§ TASK MATERIAL
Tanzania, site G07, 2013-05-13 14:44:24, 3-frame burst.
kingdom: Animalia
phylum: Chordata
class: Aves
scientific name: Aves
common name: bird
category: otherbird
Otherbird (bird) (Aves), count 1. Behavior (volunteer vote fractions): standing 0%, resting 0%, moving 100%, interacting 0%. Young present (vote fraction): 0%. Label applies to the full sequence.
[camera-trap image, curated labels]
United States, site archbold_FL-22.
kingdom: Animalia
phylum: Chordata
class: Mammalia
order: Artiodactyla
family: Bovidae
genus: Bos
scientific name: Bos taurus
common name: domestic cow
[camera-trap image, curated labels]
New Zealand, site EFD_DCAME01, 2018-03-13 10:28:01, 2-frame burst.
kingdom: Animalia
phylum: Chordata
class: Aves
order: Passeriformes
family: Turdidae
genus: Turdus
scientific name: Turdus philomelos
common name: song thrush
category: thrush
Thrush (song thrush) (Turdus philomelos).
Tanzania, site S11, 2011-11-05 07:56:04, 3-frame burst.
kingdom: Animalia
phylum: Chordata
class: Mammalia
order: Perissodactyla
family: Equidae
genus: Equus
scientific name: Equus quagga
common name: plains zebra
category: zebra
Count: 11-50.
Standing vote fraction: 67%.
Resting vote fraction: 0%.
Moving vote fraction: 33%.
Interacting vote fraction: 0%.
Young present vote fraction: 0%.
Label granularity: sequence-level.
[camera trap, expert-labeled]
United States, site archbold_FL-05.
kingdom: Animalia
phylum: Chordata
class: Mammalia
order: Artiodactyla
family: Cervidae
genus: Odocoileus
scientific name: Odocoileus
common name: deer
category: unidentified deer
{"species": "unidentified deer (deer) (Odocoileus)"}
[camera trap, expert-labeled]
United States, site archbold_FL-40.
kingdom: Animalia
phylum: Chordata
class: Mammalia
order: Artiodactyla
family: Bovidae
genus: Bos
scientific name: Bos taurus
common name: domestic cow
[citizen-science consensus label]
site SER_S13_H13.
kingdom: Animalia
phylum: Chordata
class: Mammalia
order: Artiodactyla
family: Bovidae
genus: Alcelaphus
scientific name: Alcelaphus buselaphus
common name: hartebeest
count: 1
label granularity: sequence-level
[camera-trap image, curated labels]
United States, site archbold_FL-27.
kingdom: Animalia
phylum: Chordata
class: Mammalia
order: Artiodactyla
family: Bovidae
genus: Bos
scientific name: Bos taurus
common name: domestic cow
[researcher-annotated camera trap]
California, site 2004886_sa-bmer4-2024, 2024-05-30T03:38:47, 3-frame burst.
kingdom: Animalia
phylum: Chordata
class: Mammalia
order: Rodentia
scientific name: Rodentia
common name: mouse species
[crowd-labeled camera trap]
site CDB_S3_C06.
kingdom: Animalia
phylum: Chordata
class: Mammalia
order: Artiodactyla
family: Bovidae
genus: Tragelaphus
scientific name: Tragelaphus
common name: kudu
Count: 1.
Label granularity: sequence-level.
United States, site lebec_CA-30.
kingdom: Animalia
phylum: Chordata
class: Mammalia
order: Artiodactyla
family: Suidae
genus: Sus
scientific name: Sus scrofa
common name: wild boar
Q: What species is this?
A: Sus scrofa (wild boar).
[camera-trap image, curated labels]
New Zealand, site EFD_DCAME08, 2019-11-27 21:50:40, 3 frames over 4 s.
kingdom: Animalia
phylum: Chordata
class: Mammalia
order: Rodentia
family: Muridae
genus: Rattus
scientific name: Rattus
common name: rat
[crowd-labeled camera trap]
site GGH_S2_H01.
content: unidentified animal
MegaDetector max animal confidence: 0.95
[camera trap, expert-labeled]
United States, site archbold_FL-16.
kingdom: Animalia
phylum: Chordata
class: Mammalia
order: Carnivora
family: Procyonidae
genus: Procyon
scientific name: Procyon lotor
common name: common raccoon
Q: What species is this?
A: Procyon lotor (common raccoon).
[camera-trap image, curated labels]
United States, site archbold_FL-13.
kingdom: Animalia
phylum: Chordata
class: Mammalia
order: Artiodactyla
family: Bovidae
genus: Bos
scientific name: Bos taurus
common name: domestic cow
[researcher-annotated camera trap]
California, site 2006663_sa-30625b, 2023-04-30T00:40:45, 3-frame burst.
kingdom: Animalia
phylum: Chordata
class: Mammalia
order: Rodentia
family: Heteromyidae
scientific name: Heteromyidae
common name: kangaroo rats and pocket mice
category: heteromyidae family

§ TRY IT
Each line from the one holding "genus: Rattus" to the end of the entries is to be written out exactly. Skip every line before it.

§ SOLUTION TO THIS TASK
genus: Rattus
scientific name: Rattus
common name: rat
[crowd-labeled camera trap]
site GGH_S2_H01.
content: unidentified animal
MegaDetector max animal confidence: 0.95
[camera trap, expert-labeled]
United States, site archbold_FL-16.
kingdom: Animalia
phylum: Chordata
class: Mammalia
order: Carnivora
family: Procyonidae
genus: Procyon
scientific name: Procyon lotor
common name: common raccoon
Q: What species is this?
A: Procyon lotor (common raccoon).
[camera-trap image, curated labels]
United States, site archbold_FL-13.
kingdom: Animalia
phylum: Chordata
class: Mammalia
order: Artiodactyla
family: Bovidae
genus: Bos
scientific name: Bos taurus
common name: domestic cow
[researcher-annotated camera trap]
California, site 2006663_sa-30625b, 2023-04-30T00:40:45, 3-frame burst.
kingdom: Animalia
phylum: Chordata
class: Mammalia
order: Rodentia
family: Heteromyidae
scientific name: Heteromyidae
common name: kangaroo rats and pocket mice
category: heteromyidae family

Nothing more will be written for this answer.